→ **Text shown**:
Exclusive - For three months, behind the scenes, senior civil servants have been trying to stem an o

By Martin Bright

Early in September a flurry of confidential e-mails started to fly around Whitehall between civil servants desperate to identify the sources of a series of high-level leaks that had appeared under my name. On 28 August, I had reported that Michael Jay, the top civil servant at the Foreign and Commonwealth Office, had warned the government as early as May 2004 that the issue of Iraq was fuelling Muslim extremism in Britain, contradicting repeated denials from Downing Street that the war had made the UK a target for terrorists. A week later, two further leaks revealed that MI6 was planning to infiltrate Muslim extremist websites posing as Islamic radicals and that Foreign Office officials had recommended approving the visa application of the controversial Qatar-based cleric Yusuf al-Qaradawi to avoid a Muslim backlash in Britain.

Andrew Noble, head of the FCO’s security strategy unit, and Chris Wright, the Cabinet Office’s director of security intelligence, were deeply irritated that such sensitive documents had found their way into the public domain. They launched a leak inquiry immediately. They even considered putting pressure on my editor at the time, the Observer‘s Roger Alton, to stop me running the stories. They agreed that “stopping any further leaks should be our priority”.

→ **Exercise tasks**:
**1)** Print the stretch of the Whitehall leaks article from "By Martin Bright" through "backlash in Britain.".
**2)** According to the Whitehall leaks article, why had Foreign Office officials recommended approving the visa application of Yusuf al-Qaradawi? Answer in one to three sentences.
**3)** In the Whitehall leaks article, what post did Michael Jay hold?

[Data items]
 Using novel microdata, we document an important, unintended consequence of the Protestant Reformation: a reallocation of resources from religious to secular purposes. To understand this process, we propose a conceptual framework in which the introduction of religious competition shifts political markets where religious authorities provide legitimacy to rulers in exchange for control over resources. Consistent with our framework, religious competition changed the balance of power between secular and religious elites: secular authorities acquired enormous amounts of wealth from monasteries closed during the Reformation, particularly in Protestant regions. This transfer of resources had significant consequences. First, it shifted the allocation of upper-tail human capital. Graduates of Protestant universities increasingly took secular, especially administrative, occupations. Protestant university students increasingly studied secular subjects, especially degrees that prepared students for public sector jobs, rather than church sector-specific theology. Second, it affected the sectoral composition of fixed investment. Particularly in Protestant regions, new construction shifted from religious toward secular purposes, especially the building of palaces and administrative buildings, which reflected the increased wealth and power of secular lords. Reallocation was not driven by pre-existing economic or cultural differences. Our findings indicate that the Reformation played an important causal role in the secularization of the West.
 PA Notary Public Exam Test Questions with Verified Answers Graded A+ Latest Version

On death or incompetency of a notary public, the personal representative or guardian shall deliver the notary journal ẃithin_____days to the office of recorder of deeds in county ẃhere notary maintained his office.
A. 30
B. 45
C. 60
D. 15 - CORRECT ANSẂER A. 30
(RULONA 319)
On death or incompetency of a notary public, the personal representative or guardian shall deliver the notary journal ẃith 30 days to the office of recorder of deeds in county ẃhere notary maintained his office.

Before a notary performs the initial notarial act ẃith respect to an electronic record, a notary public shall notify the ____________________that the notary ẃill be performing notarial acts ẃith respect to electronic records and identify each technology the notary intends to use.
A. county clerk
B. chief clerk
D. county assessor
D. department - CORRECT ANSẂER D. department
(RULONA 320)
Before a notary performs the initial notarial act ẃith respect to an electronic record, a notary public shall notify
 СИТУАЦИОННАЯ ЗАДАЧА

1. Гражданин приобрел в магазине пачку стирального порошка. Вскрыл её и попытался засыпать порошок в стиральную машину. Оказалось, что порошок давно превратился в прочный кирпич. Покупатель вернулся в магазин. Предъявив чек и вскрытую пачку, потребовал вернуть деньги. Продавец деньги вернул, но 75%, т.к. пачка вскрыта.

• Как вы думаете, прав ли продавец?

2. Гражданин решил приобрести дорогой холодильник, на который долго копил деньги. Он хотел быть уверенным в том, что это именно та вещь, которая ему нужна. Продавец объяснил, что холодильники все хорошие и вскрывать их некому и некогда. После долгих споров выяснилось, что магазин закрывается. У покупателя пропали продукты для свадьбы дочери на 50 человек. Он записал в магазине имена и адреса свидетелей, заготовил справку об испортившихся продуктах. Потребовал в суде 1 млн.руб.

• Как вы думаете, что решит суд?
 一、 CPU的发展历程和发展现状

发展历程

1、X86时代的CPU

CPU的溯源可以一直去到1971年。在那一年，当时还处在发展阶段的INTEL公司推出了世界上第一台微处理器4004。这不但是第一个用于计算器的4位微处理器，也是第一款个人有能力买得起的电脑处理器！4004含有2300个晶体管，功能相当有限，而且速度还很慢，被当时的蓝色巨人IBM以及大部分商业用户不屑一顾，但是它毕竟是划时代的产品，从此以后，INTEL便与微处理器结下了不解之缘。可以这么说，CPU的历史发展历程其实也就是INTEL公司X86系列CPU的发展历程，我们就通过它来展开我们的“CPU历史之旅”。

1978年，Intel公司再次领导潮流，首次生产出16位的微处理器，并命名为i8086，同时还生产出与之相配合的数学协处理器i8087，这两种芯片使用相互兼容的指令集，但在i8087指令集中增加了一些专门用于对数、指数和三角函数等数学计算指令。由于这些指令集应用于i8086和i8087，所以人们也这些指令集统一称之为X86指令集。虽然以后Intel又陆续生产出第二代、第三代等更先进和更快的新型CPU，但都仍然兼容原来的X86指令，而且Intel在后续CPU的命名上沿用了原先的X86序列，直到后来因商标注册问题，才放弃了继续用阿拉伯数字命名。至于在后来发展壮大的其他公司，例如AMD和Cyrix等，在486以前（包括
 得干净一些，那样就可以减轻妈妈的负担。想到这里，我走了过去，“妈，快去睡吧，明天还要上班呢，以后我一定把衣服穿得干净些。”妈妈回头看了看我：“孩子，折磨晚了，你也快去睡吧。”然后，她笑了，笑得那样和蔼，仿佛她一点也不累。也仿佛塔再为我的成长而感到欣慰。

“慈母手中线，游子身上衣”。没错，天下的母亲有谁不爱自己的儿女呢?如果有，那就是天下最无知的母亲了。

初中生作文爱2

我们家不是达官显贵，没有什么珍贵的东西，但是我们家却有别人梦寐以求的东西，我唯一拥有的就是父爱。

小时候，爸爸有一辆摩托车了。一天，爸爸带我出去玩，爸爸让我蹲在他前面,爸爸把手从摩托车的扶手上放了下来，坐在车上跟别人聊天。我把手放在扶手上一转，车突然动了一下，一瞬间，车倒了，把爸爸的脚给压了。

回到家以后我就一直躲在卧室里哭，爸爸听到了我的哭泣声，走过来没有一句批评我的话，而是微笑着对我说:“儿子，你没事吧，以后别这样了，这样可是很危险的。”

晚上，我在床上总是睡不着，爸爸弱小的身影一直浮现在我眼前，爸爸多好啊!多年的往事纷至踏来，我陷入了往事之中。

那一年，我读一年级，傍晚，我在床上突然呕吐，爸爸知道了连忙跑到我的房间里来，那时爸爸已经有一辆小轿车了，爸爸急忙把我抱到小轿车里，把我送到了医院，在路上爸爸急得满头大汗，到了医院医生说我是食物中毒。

→ **Solutions in order**:
**1)**
By Martin Bright

Early in September a flurry of confidential e-mails started to fly around Whitehall between civil servants desperate to identify the sources of a series of high-level leaks that had appeared under my name. On 28 August, I had reported that Michael Jay, the top civil servant at the Foreign and Commonwealth Office, had warned the government as early as May 2004 that the issue of Iraq was fuelling Muslim extremism in Britain, contradicting repeated denials from Downing Street that the war had made the UK a target for terrorists. A week later, two further leaks revealed that MI6 was planning to infiltrate Muslim extremist websites posing as Islamic radicals and that Foreign Office officials had recommended approving the visa application of the controversial Qatar-based cleric Yusuf al-Qaradawi to avoid a Muslim backlash in Britain.

**2)** Foreign Office officials had recommended approving the visa application of the Qatar-based cleric Yusuf al-Qaradawi to avoid a Muslim backlash in Britain.

**3)** He was the top civil servant at the Foreign and Commonwealth Office.